Your objective: The response should consist solely of the lines running from the line with "Vietnam;Lao, site loc_0296, 2018-12-04" to the end of the data, retyped exactly.

Available data:

- Opening Delimiter -

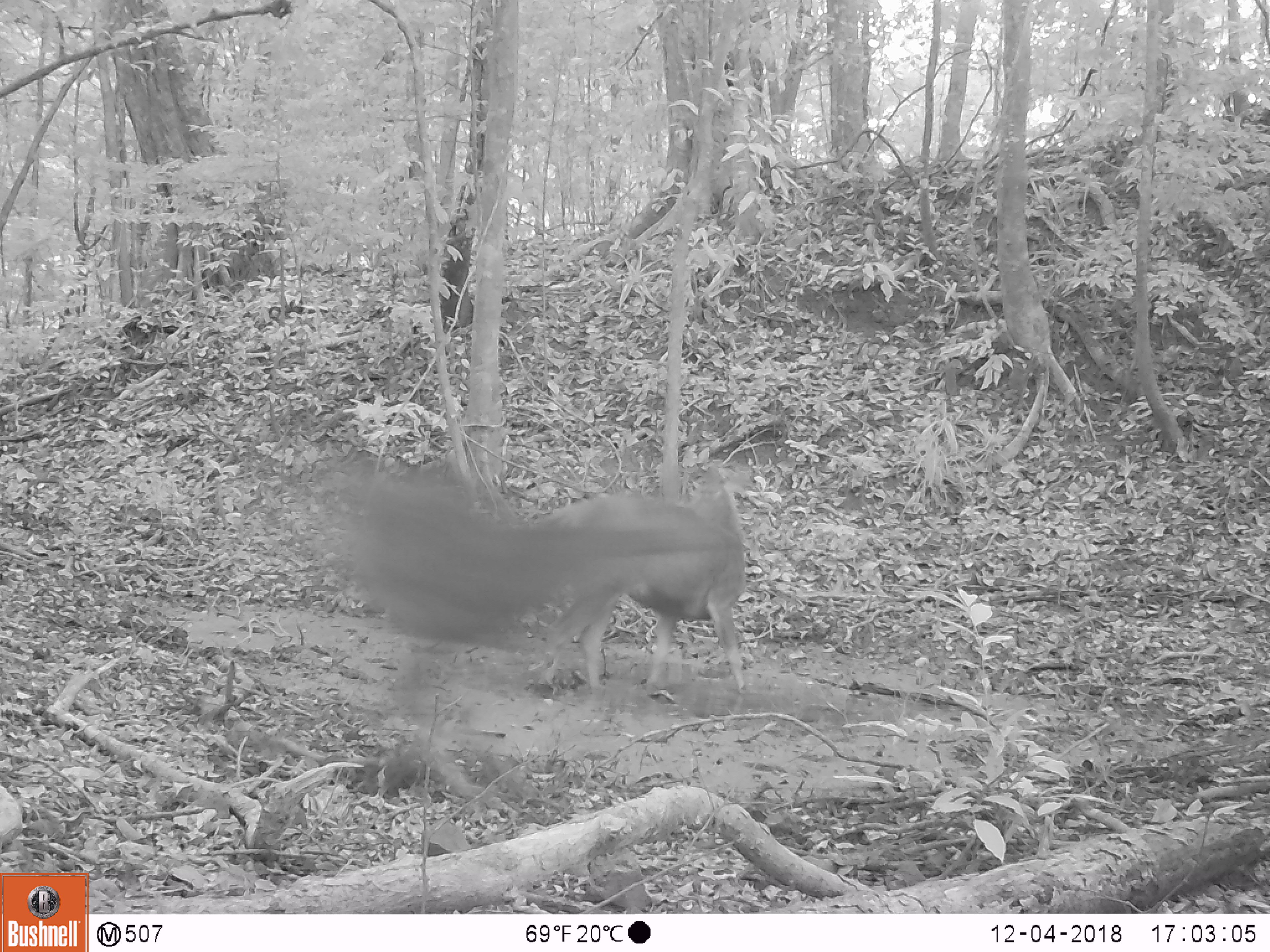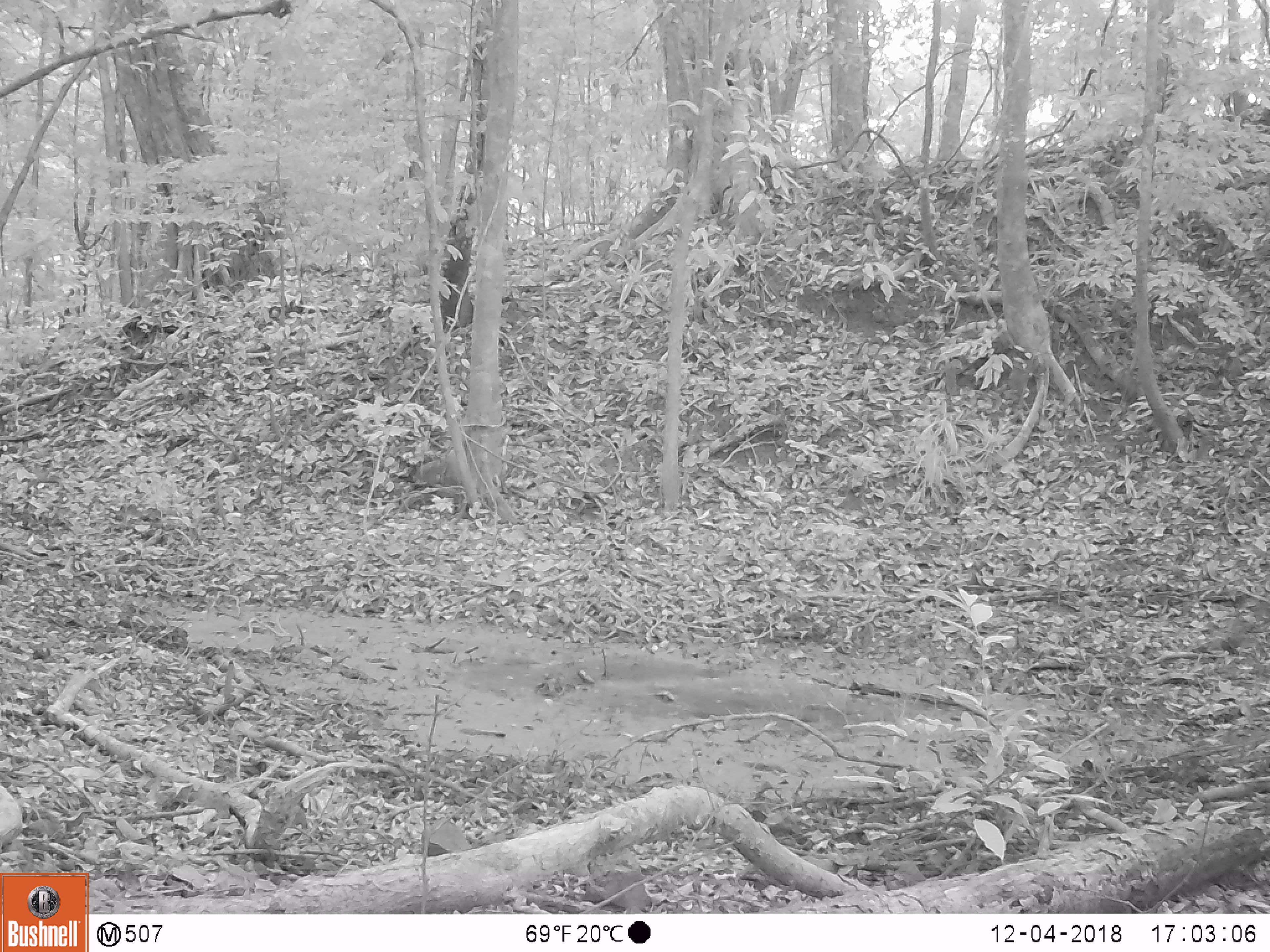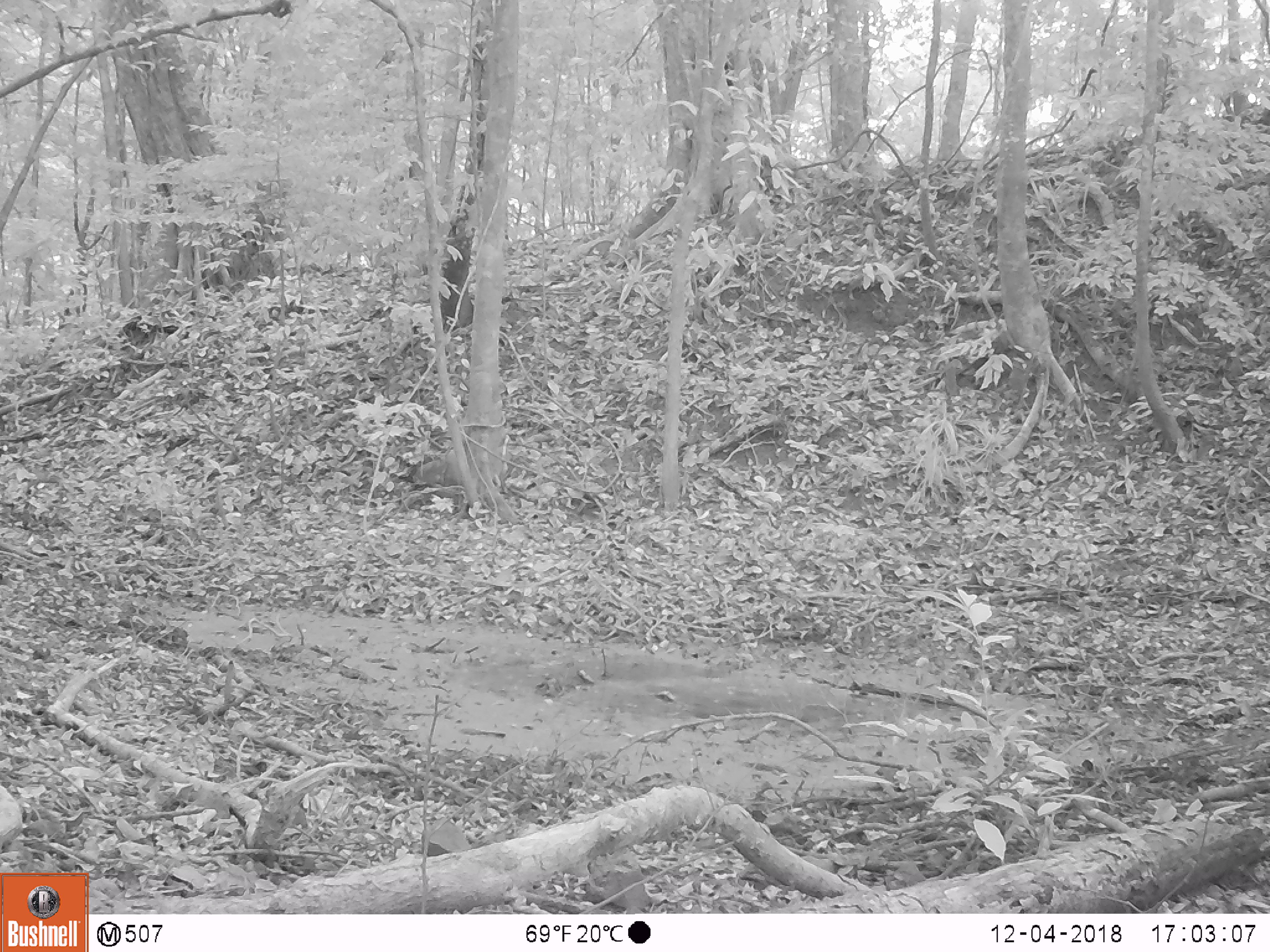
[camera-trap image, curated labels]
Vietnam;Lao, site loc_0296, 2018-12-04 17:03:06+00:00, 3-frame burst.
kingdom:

- Closing Delimiter -

Response to this exercise:
Vietnam;Lao, site loc_0296, 2018-12-04 17:03:06+00:00, 3-frame burst.
kingdom:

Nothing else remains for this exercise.